8

Chee made good on his promise to Officer Bigman.

The captain was at his computer, as expected, with the usual stacks of paper on his desk. Chee summarized his thoughts on the Chinle crime spree and the possible Shiprock connection.

“I think the recovery of that bolo was a breakthrough. I want to interview the old gentleman about the burglary, and the granddaughter is worth talking to, too. I know the team leader there, Lieutenant Black. It will be easier for me to handle that side of the investigation than it would be for Bigman.”

Captain Largo spread his hands on the desktop. “Talk to Black before you do anything. He’s been looking into the link between gangs, burglaries, and drug traffic out there.”

“I called him this morning. He said he welcomes all the help he can get. Bernie wants to follow up on the flea market angle because she talked to Mr. Natachi.”

“Fine. We’ll keep Bigman busy closer to home.” Largo shifted in his chair. “Did you and the Lieutenant discuss the rookie?”

“Yes, sir.”

“That kid was lucky he didn’t get beat up any worse.” Largo frowned. “Between us, I’m surprised Bernie hasn’t taken a swing at him. But that’s not her style, is it?” He didn’t wait for Chee’s answer. “Has she talked to the Lieutenant about her issues with him?”

“You’ll have to ask her, sir, but I don’t imagine so. She tends to handle things herself.”

Largo looked at the pile of folders on his desk. “You doing anything else I should know about, Chee?”

“No, sir.”

“OK then, get to work.”

Chee considered his approach before he called the number he had for Mr. Natachi’s granddaughter. He dialed from his cell phone instead of the office. When the mechanical voice came on, he left a message. “Hi, I’m Jim, Bernie Manuelito’s husband. I’ve got a question for you. Can you please give me a call?”

He followed up with a text, did some paperwork, and called her again an hour later, this time not leaving a message. Then he phoned Bernie out on patrol.

“Hi. Where are you?”

“On the way to deal with a possible case of child abuse.” Largo had asked her to come in early to cover for the rookie again. Chee heard the undertone of dread beneath her usual cheerfulness. He couldn’t blame her. He hated those calls, too.

“I’m going to Chinle to follow up on the burglaries. Do you know where Mr. Natachi lives? And do you have a phone number for him? All I have is the granddaughter’s.”

“I can’t help you, but I know Mama can.”

So he called Bernie’s mother. Mr. Natachi, she told him, did not have a phone. She didn’t know the address, but he lived outside of Chinle toward Canyon de Chelly, past the last turnoff and beyond the Spider Rock overlook. His house sat off a dirt road, across from a couple of cattle guards. She described the view of the mountains. “He says it’s not close to anything, and that’s why he likes it. He lives in a small home his daughter brought in behind the main house where Ryana and the boyfriend are, or maybe it’s just her now. I’m not too sure about that boyfriend.”
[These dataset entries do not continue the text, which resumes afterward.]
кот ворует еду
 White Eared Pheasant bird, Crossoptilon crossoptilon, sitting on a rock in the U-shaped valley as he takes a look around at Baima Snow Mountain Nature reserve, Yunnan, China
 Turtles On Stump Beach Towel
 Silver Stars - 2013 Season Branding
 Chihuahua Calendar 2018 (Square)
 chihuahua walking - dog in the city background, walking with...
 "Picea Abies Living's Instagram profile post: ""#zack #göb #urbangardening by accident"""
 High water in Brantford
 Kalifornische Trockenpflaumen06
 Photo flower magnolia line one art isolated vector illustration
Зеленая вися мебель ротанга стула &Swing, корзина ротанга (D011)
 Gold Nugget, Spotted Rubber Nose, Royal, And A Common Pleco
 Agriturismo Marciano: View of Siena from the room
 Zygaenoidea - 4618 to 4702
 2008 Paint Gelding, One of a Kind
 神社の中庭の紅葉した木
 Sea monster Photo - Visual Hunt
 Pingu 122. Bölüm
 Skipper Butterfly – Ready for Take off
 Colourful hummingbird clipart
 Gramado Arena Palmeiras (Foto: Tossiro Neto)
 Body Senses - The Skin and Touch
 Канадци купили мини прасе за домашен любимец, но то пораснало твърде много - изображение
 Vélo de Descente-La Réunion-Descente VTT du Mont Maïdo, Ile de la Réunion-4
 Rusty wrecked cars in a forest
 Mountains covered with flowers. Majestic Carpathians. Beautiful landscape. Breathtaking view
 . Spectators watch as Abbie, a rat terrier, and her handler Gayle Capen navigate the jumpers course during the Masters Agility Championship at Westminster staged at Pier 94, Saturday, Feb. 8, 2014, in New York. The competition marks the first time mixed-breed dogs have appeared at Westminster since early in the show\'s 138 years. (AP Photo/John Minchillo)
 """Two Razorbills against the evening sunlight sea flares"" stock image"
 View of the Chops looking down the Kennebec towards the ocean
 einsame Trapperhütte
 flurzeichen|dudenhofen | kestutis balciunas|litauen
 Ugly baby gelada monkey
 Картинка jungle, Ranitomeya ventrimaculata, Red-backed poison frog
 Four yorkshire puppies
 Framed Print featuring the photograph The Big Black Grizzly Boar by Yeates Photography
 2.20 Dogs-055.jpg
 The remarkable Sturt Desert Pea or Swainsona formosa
“Ahéhee’.” Chee figured he could find it from her description.

“How was that pie my daughter made?”

“Good.”

“Did she burn the crust?”

Chee thought about how to answer. “The peaches were perfect.”

Mama laughed. “That one tries to do too many things at once. You tell her to come and see me, and I will show her how to take it out of the oven in time.”

After he hung up, he remembered that he should have asked about Darleen. Next time.

 

Chee enjoyed driving, especially when it involved interesting places on the Navajo Nation, and even more when Bernie sat next to him. The trip to Chinle took about two hours. He got there in time to catch Black before he left on a call. They went to the break room to talk.

“Have some coffee if you want.” Black handed him an empty mug inscribed with the word “Wildcats.” “I made it, so it’s at least half decent.”

Chee poured a cup and took a seat.

Black joined him. “So some of our stolen jewelry is finally turning up?”

“It was just one piece, but it makes me wonder if other stuff stolen from here is winding up in our backyard. I want to get your off-the-record take on the situation.”

Black explained that the burglaries had his team baffled. “The stolen merchandise hasn’t been recovered. The problem started with a few reports in April and has been steadily on the increase. Whoever is doing this seems to know their targets. Until you called, I hadn’t heard of any merchandise showing up in Shiprock. I appreciate whatever help you can offer with this.”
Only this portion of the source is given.